March | April 2015 Good Reads
New books of interest to the Longhorn Universe
By David Heymann
Waxing nostalgic about how Austin used to be has become something of an art form, and David Heymann takes it to new heights in this short story collection. In his debut work of fiction, the UT architecture professor gently mocks the city’s paradoxes and growing pains through the eyes of an idealistic young architect tasked with building tacky McMansions. “Austin had naively existed in my mind as an antidote to the overstuffed burrito-ness of America,” laments the narrator, who is dismayed to realize he’s partially to blame for the rapid growth of the city.
The Train to Crystal City: FDR’s Secret Prisoner Exchange Program and America’s Only Family Internment Camp During World War II
By Jan Jarboe Russell, BJ ’72
The internment of immigrant families during World War II remains one of the darkest chapters in American history, and it’s too often glossed over. Thousands of Americans of Japanese, German, and Italian descent were imprisoned in the Crystal City Alien Enemy Detention Facility from 1943-48. Worse still, hundreds of them were sent to Japan and Germany in exchange for American prisoners of war. Russell illuminates these dark days through the real-life stories of two women who lived in Crystal City in their teens.

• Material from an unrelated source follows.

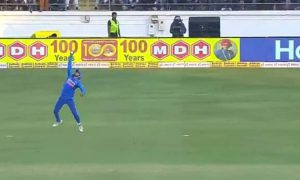 Manish Pandey dismissed David Warner with a one-handed catch: On Friday, Indian player Manish Pandey took a stunning catch to dismiss Australian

Into the Field: A Foreign Correspondent’s Notebook
By Tracy Dahlby
Many a young journalism student has dreamed of a career reporting from exotic locales, but the reality can be far less romantic. In this memoir from UT Press, UT journalism professor and longtime foreign correspondent Tracy Dahlby shares colorful stories from his work in Asia for National Geographic. Readers with an interest in travel journalism or the recent history of China, Japan, and Southeast Asia will be especially riveted.

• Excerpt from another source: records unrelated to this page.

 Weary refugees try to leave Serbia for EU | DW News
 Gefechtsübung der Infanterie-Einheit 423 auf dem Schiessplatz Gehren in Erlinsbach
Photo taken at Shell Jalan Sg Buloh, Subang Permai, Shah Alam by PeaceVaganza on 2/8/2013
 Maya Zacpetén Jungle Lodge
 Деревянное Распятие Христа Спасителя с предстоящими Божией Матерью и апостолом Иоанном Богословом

Scandals of Classic Hollywood: Sex, Deviance, and Drama From the Golden Age of American Cinema
By Anne Helen Petersen, PhD ’11
Radio-Television-Film alumna Anne Helen Petersen, an academic turned pop culture writer, reminds us that celebrity gossip is nothing new in this fun, lighthearted look at scandals from the annals of film history. Stars like Humphrey Bogart, Mae West, Clark Gable, and Lauren Bacall may not have been subjected to Twitter gossip, but fans obsessed over their personal lives and their PR missteps with an obsessive scrutiny that will be familiar to any TMZ devotee.
By Thomas H. McNeely
A former Dobie Paisano fellow at UT who now teaches at Emerson College, Thomas McNeely takes readers to 1970s Houston in this dark debut novel. The book is centered on an 11-year-old boy named Buddy Turner, who joins with two other kids to film a Super-8 movie. Buddy’s imagination is his only savior in a troubled world full of adults behaving badly, school bullies, and ever-changing social and cultural expectations.